● WORK TO DO
List each line below that contains the word "blurred".

::::

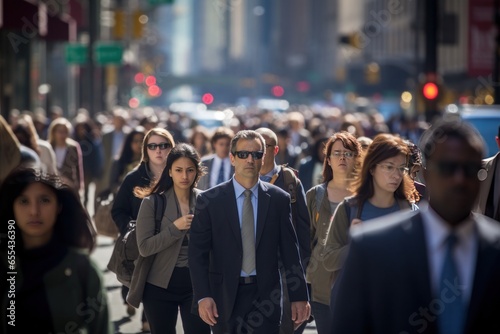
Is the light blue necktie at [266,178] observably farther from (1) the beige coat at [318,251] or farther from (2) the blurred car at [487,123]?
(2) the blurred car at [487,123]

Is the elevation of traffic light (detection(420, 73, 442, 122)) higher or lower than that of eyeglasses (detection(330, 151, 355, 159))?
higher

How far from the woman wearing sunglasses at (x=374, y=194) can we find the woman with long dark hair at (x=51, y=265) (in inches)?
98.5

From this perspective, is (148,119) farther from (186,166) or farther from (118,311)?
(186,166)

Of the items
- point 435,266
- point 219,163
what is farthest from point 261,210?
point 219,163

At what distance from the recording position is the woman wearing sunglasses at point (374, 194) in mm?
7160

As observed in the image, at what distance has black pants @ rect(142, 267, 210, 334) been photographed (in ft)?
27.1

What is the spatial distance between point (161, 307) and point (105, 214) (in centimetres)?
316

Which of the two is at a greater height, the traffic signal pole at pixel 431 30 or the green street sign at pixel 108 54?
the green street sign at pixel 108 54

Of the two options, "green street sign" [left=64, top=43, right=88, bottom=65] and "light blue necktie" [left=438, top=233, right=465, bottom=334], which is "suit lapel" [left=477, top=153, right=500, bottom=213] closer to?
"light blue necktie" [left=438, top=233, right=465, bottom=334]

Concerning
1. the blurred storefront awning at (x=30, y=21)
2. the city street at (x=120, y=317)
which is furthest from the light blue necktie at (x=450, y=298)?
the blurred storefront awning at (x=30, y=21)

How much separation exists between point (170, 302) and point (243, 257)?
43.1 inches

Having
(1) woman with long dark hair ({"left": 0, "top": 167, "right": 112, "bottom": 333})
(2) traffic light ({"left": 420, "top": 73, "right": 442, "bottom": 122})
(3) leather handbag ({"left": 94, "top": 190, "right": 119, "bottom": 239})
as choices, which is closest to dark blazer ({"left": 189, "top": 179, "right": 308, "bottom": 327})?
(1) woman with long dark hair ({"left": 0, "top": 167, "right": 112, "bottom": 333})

::::

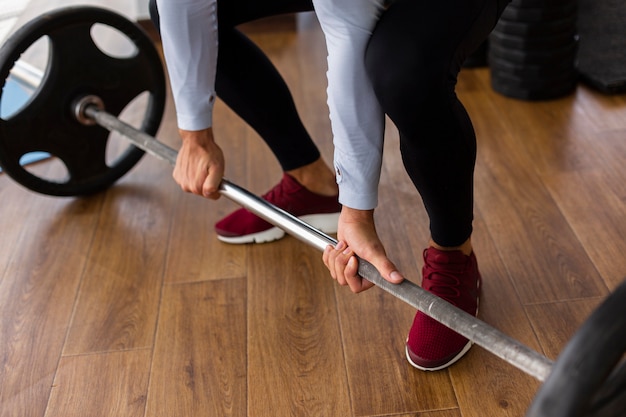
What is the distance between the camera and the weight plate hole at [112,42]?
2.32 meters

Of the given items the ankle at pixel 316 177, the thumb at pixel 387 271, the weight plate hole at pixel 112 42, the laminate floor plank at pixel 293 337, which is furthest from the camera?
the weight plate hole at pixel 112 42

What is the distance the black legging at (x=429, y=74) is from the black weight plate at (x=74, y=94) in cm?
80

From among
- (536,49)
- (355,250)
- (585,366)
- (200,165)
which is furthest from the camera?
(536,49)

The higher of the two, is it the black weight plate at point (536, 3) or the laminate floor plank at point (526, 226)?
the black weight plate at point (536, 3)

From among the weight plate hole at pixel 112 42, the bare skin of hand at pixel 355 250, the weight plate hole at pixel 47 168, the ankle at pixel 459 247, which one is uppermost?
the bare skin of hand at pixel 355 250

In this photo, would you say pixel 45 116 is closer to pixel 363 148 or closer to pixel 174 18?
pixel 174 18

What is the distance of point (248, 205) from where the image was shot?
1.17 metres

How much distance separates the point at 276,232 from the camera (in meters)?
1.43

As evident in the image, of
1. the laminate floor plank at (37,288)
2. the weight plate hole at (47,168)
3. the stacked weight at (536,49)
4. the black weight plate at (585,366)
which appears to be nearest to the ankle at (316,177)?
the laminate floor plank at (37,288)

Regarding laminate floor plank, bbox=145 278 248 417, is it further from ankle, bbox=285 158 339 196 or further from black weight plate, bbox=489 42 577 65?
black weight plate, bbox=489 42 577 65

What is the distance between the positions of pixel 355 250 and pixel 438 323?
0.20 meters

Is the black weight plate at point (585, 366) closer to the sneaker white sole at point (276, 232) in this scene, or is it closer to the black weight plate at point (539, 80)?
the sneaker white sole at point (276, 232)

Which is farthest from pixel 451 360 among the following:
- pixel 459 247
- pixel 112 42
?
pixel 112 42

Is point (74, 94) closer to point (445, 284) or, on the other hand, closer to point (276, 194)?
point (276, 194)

::::

● RESPONSE
Is the light blue necktie at [266,178] observably farther from (1) the beige coat at [318,251] or farther from (2) the blurred car at [487,123]?
(2) the blurred car at [487,123]
1. the blurred storefront awning at (x=30, y=21)
the blurred storefront awning at (x=30, y=21)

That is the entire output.